A Service Level Objective (SLO) is the quantitative target that forms the core of an SLA. It defines the acceptable level of service reliability, typically expressed as a percentage over a rolling time window (e.g., "99.9% of requests must have latency < 200ms this month"). SLOs are internal goals that, when met, ensure customer satisfaction and prevent SLA breaches.

• Purpose: To create a clear, measurable target for engineering teams.
• Example: "The p95 latency for text completions must be ≤ 500ms for 99% of requests in a 30-day window."

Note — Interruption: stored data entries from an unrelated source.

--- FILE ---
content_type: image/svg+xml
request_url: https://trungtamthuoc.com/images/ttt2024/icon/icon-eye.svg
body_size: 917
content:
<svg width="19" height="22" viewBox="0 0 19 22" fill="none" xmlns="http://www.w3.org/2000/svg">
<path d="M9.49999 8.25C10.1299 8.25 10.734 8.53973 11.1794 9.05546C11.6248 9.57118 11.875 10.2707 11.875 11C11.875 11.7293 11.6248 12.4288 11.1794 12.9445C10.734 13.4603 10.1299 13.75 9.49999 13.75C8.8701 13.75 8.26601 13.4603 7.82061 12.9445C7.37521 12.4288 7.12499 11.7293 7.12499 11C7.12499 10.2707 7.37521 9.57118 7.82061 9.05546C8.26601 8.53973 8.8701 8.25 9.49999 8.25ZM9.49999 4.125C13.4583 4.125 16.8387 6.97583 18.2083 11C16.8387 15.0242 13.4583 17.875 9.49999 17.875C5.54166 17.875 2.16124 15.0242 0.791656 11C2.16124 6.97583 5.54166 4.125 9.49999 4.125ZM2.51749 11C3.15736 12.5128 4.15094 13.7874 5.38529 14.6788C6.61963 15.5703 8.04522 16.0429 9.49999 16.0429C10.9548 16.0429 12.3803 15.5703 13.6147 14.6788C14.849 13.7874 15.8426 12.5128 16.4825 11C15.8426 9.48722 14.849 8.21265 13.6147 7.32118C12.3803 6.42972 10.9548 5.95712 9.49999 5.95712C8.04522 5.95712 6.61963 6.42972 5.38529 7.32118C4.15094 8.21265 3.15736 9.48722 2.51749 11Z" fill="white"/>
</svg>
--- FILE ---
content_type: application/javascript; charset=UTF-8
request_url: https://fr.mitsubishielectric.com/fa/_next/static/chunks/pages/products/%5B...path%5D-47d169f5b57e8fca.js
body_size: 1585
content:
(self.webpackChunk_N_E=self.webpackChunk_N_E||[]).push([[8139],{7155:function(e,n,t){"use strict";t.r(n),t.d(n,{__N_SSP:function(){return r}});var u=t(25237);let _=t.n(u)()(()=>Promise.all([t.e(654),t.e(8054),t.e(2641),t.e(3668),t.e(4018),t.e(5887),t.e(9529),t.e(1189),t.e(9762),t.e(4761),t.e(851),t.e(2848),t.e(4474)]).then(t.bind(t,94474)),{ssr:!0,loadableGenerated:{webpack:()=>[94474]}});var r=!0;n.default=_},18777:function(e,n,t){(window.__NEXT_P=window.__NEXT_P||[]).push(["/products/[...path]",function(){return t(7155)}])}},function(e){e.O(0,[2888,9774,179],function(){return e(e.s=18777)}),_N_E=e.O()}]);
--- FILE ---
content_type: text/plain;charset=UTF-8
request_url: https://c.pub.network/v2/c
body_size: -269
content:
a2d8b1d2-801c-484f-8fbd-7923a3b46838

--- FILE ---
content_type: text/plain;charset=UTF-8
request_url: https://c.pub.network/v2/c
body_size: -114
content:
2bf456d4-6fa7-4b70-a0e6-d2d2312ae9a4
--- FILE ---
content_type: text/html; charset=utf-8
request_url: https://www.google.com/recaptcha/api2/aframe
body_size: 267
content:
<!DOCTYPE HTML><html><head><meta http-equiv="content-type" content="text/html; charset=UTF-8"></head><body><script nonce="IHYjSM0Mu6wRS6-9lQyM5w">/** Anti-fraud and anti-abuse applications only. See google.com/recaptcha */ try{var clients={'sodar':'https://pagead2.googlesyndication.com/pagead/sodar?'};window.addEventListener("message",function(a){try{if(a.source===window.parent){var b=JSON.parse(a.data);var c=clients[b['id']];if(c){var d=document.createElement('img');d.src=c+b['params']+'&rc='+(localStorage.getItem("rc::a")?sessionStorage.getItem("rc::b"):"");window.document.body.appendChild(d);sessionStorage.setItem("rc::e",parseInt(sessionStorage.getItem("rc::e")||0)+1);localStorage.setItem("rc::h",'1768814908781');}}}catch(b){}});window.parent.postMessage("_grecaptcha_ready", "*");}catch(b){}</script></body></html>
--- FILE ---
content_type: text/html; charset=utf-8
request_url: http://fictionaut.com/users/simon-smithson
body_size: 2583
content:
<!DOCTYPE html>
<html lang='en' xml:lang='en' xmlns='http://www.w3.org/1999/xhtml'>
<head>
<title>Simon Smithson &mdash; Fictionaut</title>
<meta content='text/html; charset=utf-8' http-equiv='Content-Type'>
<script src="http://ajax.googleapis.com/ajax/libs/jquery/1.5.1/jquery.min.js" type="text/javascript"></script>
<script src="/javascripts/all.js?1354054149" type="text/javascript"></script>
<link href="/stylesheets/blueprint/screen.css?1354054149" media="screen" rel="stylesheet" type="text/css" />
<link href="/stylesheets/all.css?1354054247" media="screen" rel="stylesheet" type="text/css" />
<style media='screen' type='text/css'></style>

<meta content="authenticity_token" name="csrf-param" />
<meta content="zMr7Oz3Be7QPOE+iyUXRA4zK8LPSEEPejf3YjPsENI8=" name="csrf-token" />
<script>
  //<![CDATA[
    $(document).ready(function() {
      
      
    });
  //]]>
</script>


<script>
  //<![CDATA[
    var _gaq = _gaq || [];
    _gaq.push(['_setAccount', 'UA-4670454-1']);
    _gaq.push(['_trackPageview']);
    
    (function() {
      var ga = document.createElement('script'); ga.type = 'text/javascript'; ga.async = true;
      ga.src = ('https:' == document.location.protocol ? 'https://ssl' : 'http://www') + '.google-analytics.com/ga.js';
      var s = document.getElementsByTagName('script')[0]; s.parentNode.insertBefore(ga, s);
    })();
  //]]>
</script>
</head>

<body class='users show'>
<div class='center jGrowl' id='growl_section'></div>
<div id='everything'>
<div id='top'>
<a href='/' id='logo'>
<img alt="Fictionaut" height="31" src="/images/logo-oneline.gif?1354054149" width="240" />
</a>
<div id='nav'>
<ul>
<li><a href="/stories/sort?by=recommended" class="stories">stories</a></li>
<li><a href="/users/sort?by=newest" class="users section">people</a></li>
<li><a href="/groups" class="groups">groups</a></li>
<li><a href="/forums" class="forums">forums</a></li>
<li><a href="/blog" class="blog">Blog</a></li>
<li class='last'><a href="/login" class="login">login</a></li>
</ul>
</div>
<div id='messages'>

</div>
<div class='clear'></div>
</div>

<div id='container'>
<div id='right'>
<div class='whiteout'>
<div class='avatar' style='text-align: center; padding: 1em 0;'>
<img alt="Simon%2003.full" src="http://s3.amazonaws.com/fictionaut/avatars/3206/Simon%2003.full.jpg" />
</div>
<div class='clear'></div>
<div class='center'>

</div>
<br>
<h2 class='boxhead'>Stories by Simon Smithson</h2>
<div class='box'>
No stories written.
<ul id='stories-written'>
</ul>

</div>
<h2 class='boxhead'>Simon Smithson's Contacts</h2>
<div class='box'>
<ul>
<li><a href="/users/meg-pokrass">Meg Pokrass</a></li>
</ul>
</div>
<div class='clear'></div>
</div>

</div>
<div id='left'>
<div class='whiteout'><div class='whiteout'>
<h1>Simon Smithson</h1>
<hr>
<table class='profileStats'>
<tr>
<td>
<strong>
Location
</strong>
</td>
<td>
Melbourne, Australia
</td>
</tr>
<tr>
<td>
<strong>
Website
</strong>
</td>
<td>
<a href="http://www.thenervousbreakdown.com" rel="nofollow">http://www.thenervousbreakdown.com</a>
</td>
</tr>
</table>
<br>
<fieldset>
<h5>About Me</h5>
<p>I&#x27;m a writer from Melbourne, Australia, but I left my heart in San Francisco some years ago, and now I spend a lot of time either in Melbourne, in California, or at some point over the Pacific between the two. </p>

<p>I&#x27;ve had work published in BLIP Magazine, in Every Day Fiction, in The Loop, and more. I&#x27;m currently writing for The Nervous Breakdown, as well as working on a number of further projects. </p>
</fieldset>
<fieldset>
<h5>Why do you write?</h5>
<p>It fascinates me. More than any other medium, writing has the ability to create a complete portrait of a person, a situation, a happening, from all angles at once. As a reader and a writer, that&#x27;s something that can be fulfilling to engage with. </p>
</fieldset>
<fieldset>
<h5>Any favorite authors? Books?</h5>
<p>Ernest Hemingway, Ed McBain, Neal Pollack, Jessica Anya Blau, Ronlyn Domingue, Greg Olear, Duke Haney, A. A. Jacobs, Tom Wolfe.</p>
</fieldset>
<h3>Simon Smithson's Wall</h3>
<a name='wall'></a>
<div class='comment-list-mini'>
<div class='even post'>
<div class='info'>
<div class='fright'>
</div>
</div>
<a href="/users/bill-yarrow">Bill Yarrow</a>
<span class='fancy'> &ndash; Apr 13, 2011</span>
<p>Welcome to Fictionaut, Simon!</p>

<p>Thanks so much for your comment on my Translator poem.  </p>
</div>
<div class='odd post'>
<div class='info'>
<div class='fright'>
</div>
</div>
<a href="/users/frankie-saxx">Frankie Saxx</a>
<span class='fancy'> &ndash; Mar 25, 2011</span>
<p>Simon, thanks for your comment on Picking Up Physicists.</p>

A Service Level Indicator (SLI) is the raw, measurable metric that quantifies an aspect of service performance. It is the direct measurement used to evaluate an SLO. For AI services, key SLIs include:

• Model Inference Latency: End-to-end time from request to final response.
• Error Rate: Percentage of requests resulting in a 5xx HTTP error or a model-serving failure.
• Throughput: Queries processed per second (QPS).
• Quality Metrics: Such as hallucination rate or retrieval precision. An SLI becomes meaningful when paired with an SLO target.

An Error Budget is the explicit, calculated amount of unreliability a service can tolerate without violating its SLO. It is derived as 100% - SLO Target. If the SLO is 99.9% availability, the error budget is 0.1% of unsuccessful requests over the compliance period.

• Function: It quantifies risk and governs release velocity. Teams can deploy new features as long as they don't exhaust the budget.
• Management: Exhausting the budget should trigger a freeze on feature launches and a focus on stability and remediation. It transforms SLOs from abstract goals into a central resource for managing engineering trade-offs.

Golden Signals are four high-level metrics that provide a comprehensive view of any service's health, as defined in Site Reliability Engineering (SRE). They are foundational for defining SLIs:

• Latency: The time to service a request (focus on tail percentiles like p95, p99).
• Traffic: The demand on the system (e.g., queries per second, concurrent users).
• Errors: The rate of failed requests (e.g., HTTP 5xx, model inference failures).
• Saturation: How "full" the service is (e.g., GPU memory utilization, queue depth). Monitoring these signals provides the baseline data needed to create meaningful, user-centric SLOs.

A Critical User Journey (CUJ) is a specific, end-to-end sequence of interactions that is essential to user success. SLOs should be derived from CUJs rather than low-level system metrics to ensure they reflect real user experience.

• For AI Services: A CUJ could be "User submits a complex query, the RAG system retrieves relevant context, and the LLM generates a factual, cited answer."
• Impact: SLIs for this CUJ would measure the end-to-end success rate, latency, and answer faithfulness of this entire flow, ensuring the SLO protects the business value of the service.

Burn Rate measures how quickly a service is consuming its error budget, expressed as a percentage of the budget burned per hour. A burn rate of 100% means the budget will be exhausted in the SLO's time window.

• Multi-Window Alerting is a sophisticated strategy that uses burn rate to trigger alerts. It sets different thresholds for short and long time windows to distinguish between brief incidents and sustained degradation.
  • Example: Alert if the budget burns at 10x rate for 1 hour (fast, short-term alert) OR at 2x rate for 6 hours (slower, long-term alert). This reduces alert fatigue while ensuring timely response to real SLO risks.